= Ketentuan Latihan =
Sambung teks tentang jenis-jenis trafo di bawah ini, dimulai tepat setelah kalimat terakhirnya.

Memahami Berbagai Jenis Trafo
Trafo pada sistem distribusi listrik |
Trafo atau biasa juga disebut transformator, adalah sebuah mesin yang berfungsi sebagai pengubah nilai tegangan listrik ac (alternating current – arus bolak balik) melalui prinsip induksi medan magnet. Pada ranah internasional, trafo umumnya disebut dengan nama transformer.
Dalam sistem kelistrikan, trafo
memiliki beberapa jenis atau tipe, diantaranya adalah trafo daya, trafo
instrument, autotransformer, dan trafo elektronika. Untuk lebih memahami
berbagai jenis trafo tersebut, berikut kami bahas mengenai jenis-jenis trafo
dan fungsinya.
Trafo
Core Form & Shell Form
Berdasarkan konstruksinya, trafo
terbagi menjadi dua jenis, yaitu trafo core form dan trafo shell form. Trafo core form memiliki bentuk inti
besi (laminasi baja atau bahan ferromagnetic lain) satu looping,
bisa berbentuk kotak, lingkaran, ataupun elips. Lalu belitan primer dan sekunder
berada di kedua sisi inti trafo. Trafo jenis ini jarang digunakan pada
kapasitas daya besar, oleh karenanya, lebih sering ditemukan pada peralatan
elektronika dan telekomunikasi, dan sepertinya tidak pernah digunakan sebagai
trafo daya (power transformer).
Berbeda dengan core form, trafo
shell form memiliki tiga bentuk kaki pada inti besinya. Umumnya inti
trafo tersusun dari laminasi-laminasi baja atau bahan ferromagnetic
lainnya dengan bentuk huruf “E” dan bentuk huruf “I”. Kedua bentuk laminasi
tersebut disusun membentuk kotak dengan garis tengah (tiga kaki adalah rusuk
kotak sisi kirai, rusuk tengah dan rusuk sisi kanan). Trafo jenis paling banyak
digunakan sebagai trafo daya.
Susunan kedua belitan pada trafo shell
form, baik sekunder maupun primer berada di kaki tengah, dan
umumnya di tumpuk antara keduanya. Belitan dengan level tegangan lebih rendah
akan disusun dibagian dalam, terbungkus belitan dengan level tegangan lebih
tinggi.

= Materi yang Disediakan =
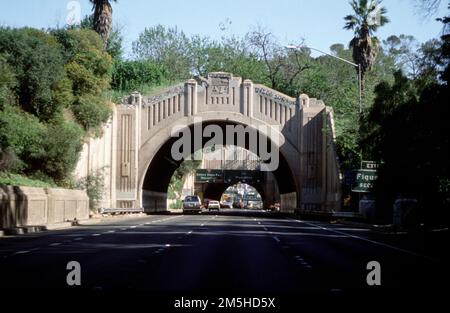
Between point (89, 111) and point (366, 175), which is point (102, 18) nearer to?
point (89, 111)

= Soal Terjawab =
Alasan penumpukan susunan tersebut
adalah karena dapat meminimalisasi flux leakage (bocor medan magnet)
dibandingkan dengan pemisahan belitan pada dua sisi. Kemudian alasan mengapa
belitan dengan level tegangan lebih tinggi berada di sisi lebih luar (membalut
belitan dengan tegangan lebih rendah), adalah untuk menjauhkannya dari inti
trafo, sehingga dapat menyederhanakan insulasi belitannya dan akan menurunkan
biaya pembuatannya. Semakin dekat dengan inti trafo, akan semakin panas,
apalagi dengan level tegangan lebih tinggi, maka medan listrik yang dihasilkan
pun lebih tinggi pula.
Trafo
Step-up & Step Down
Berdasarkan perubahan level
tegangannya, trafo dibagi menjadi dua jenis, yaitu trafo step-up dan
trafo step-down. Sesuai penamaannya, trafo step-up berfungsi
untuk meningkatkan level tegangan listrik (voltage), sehingga tegangan
di sisi sekunder (keluaran) akan lebih besar dibandingkan tegangan di sisi
primer (masukan). Oleh karena tegangan trafo berbanding lurus dengan jumlah
belitan, maka pada trafo step-up jumlah lilitan pada sisi keluaran lebih banyak
dibanding jumlah lilitan pada sisi masukan.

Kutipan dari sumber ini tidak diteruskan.